Bioinformatics and Computational Biology Research Center, Shiraz University of Medical Sciences, Shiraz, Iran.
Biostatistics Department, Medical School, Shiraz University of Medical Sciences, Shiraz, Iran.
Comput Math Methods Med. 2020 Aug 1;2020:7636857. doi: 10.1155/2020/7636857. eCollection 2020.
Random selection of initial centroids (centers) for clusters is a fundamental defect in -means clustering algorithm as the algorithm's performance depends on initial centroids and may end up in local optimizations. Various hybrid methods have been introduced to resolve this defect in -means clustering algorithm. As regards, there are no comparative studies comparing these methods in various aspects, the present paper compared three hybrid methods with -means clustering algorithm using concepts of genetic algorithm, minimum spanning tree, and hierarchical clustering method. Although these three hybrid methods have received more attention in previous researches, fewer studies have compared their results. Hence, seven quantitative datasets with different characteristics in terms of sample size, number of features, and number of different classes are utilized in present study. Eleven indices of external and internal evaluating index were also considered for comparing the methods. Data indicated that the hybrid methods resulted in higher convergence rate in obtaining the final solution than the ordinary -means method. Furthermore, the hybrid method with hierarchical clustering algorithm converges to the optimal solution with less iteration than the other two hybrid methods. However, hybrid methods with minimal spanning trees and genetic algorithms may not always or often be more effective than the ordinary -means method. Therefore, despite the computational complexity, these three hybrid methods have not led to much improvement in the -means method. However, a simulation study is required to compare the methods and complete the conclusion.
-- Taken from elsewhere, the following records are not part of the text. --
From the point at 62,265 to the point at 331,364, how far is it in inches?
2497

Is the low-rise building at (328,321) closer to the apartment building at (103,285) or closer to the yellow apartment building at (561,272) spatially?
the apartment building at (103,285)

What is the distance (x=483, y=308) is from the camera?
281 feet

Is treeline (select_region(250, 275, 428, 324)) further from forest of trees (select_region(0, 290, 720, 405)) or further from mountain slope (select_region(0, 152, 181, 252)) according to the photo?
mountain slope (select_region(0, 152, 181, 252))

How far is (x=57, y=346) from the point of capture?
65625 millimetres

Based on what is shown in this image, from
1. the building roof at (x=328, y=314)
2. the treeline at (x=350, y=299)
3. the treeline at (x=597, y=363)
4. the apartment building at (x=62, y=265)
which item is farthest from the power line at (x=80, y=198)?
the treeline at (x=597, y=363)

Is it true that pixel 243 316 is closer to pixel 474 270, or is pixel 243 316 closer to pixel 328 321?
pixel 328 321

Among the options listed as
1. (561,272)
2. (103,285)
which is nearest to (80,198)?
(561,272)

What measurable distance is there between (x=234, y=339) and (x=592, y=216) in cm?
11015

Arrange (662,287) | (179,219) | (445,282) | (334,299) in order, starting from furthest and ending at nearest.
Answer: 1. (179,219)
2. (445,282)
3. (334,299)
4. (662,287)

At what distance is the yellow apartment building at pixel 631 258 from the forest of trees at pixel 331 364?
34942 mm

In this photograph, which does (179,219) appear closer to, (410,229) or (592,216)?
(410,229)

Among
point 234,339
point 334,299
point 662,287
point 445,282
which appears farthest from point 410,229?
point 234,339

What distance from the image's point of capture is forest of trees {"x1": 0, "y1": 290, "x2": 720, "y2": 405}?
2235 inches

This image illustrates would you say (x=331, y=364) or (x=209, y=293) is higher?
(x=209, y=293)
随机选择初始质心(中心点)是均值聚类算法的一个基本缺陷,因为该算法的性能取决于初始质心,并且可能最终会陷入局部最优。已经引入了各种混合方法来解决均值聚类算法中的这个缺陷。然而,关于这些方法在各个方面的比较研究还很少,本文使用遗传算法、最小生成树和层次聚类方法的概念,将三种混合方法与均值聚类算法进行了比较。虽然这三种混合方法在之前的研究中受到了更多的关注,但比较它们结果的研究较少。因此,本研究使用了具有不同样本大小、特征数量和不同类别数量的七个定量数据集。还考虑了十一个外部和内部评估指标来比较这些方法。数据表明,与普通的均值方法相比,混合方法在获得最终解决方案时具有更高的收敛速度。此外,与其他两种混合方法相比,基于层次聚类算法的混合方法收敛到最优解所需的迭代次数更少。然而,基于最小生成树和遗传算法的混合方法并不总是或经常比普通的均值方法更有效。因此,尽管计算复杂度增加,但这三种混合方法并没有使均值方法得到很大改进。然而,需要进行模拟研究来比较这些方法并得出完整的结论。